Health insurance, medical providers, Medicare, Medicaid, or workers' compensation may assert repayment rights.
Settlement paperwork usually ends the claim, so the release should match the intended scope.
Attorney question
A personal injury claim can have serious financial and legal consequences if deadlines, evidence, medical documentation, insurance issues, or settlement terms are handled incorrectly. People often consider talking with a Troy personal injury attorney when injuries are serious, fault is disputed, medical bills are growing, an insurer asks for a recorded statement, or a government vehicle or public property may be involved. Seeking legal advice from a licensed Illinois attorney is strongly recommended before making decisions that could affect a claim.
Fault, causation, medical documentation, witness issues, and comparative fault arguments can all affect whether a claim succeeds.
Injury claims can involve liability coverage, medical payments coverage, health-insurance liens, subrogation, uninsured motorist issues, or disputed settlement terms.

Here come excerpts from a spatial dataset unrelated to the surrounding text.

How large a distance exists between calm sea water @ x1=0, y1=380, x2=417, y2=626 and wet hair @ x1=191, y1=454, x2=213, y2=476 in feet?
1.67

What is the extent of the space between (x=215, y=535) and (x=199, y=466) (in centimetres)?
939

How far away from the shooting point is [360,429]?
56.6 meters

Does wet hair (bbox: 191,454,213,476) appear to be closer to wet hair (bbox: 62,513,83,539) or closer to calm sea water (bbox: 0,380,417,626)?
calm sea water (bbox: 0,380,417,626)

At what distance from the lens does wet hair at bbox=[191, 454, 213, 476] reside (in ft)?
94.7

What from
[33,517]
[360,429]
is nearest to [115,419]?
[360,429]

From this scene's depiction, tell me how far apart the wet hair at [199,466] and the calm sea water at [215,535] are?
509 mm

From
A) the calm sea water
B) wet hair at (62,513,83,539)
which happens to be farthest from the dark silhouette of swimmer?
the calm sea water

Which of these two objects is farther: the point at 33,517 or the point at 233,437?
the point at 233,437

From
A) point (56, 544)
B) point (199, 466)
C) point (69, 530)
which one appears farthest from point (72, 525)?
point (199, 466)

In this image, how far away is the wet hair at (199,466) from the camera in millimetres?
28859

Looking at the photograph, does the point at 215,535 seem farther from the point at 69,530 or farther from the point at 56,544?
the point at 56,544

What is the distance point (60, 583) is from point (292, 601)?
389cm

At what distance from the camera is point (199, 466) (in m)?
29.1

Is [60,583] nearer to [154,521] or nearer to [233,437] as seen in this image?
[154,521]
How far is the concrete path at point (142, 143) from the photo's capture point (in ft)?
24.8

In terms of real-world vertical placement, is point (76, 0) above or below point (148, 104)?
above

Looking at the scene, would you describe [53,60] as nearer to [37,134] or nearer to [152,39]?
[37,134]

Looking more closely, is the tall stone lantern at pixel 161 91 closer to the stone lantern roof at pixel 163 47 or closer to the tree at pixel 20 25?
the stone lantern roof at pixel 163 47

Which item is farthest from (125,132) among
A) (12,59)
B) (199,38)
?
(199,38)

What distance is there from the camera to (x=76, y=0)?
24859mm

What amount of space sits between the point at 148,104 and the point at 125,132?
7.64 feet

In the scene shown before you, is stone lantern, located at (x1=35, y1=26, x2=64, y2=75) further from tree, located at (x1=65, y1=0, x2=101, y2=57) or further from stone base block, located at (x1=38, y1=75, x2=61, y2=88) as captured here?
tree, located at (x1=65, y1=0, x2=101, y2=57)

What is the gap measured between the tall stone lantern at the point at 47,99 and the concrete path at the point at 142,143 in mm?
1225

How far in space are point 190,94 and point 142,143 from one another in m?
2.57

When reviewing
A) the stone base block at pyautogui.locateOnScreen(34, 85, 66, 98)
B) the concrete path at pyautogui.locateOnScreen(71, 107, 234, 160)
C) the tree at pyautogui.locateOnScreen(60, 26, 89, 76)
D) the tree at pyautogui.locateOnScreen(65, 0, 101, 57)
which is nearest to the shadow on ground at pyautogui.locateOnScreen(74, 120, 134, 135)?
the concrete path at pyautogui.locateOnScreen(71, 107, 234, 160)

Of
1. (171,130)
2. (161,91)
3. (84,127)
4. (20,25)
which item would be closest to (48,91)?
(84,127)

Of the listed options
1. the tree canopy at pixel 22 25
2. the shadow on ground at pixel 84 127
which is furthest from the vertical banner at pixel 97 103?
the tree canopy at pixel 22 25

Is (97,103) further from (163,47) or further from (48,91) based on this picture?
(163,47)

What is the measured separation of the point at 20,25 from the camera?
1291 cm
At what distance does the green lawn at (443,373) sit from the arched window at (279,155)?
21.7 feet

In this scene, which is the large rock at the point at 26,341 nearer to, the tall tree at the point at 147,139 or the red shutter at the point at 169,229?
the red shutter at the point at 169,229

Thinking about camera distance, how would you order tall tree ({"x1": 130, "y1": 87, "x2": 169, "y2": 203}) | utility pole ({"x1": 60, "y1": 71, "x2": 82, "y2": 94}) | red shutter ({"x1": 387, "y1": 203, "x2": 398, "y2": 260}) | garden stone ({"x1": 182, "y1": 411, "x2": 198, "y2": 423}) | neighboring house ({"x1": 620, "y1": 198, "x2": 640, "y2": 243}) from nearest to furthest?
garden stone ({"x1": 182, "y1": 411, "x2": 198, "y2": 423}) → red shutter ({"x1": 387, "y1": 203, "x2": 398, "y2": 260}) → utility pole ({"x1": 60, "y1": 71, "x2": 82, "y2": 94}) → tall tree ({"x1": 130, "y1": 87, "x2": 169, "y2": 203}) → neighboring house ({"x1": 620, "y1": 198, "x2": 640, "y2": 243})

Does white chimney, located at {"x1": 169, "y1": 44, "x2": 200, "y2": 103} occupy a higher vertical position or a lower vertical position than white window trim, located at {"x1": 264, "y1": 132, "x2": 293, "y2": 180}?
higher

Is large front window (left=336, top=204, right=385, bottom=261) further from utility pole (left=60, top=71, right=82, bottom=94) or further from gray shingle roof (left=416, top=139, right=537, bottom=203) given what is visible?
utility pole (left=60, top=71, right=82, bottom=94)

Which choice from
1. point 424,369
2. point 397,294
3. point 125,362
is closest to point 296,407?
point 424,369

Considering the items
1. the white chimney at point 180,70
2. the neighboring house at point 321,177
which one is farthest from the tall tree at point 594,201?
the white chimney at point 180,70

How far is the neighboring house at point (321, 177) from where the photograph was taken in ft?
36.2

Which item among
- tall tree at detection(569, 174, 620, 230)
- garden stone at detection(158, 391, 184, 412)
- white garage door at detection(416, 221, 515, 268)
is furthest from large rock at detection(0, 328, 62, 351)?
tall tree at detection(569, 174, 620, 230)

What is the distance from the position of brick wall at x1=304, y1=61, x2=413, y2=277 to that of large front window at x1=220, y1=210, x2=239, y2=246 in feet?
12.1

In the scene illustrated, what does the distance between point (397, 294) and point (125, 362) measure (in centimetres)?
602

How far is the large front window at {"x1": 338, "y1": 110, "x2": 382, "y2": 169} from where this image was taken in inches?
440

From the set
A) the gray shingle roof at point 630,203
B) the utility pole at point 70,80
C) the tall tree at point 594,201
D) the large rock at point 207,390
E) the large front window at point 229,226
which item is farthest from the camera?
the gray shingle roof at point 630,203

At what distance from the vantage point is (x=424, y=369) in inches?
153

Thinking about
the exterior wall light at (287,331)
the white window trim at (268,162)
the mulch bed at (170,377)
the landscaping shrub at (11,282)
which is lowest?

Useful records may include the crash or incident report, photographs, medical records, bills, wage documents, insurance letters, claim numbers, and repair estimates.
This page does not recommend a specific lawyer and is not legal advice. It is meant to help you identify the local court, records, and insurance context that may matter before you contact a Illinois personal injury attorney.
Nearby areas
FAQ
Illinois generally gives two years to file personal injury claims, though claims involving government defendants can have shorter notice rules.
Injury lawsuits are usually filed in the county where the crash or injury happened, or where a defendant can be sued.
Medical records, insurance coverage, crash reports, photographs, witness information, and any government notice deadline should be reviewed early.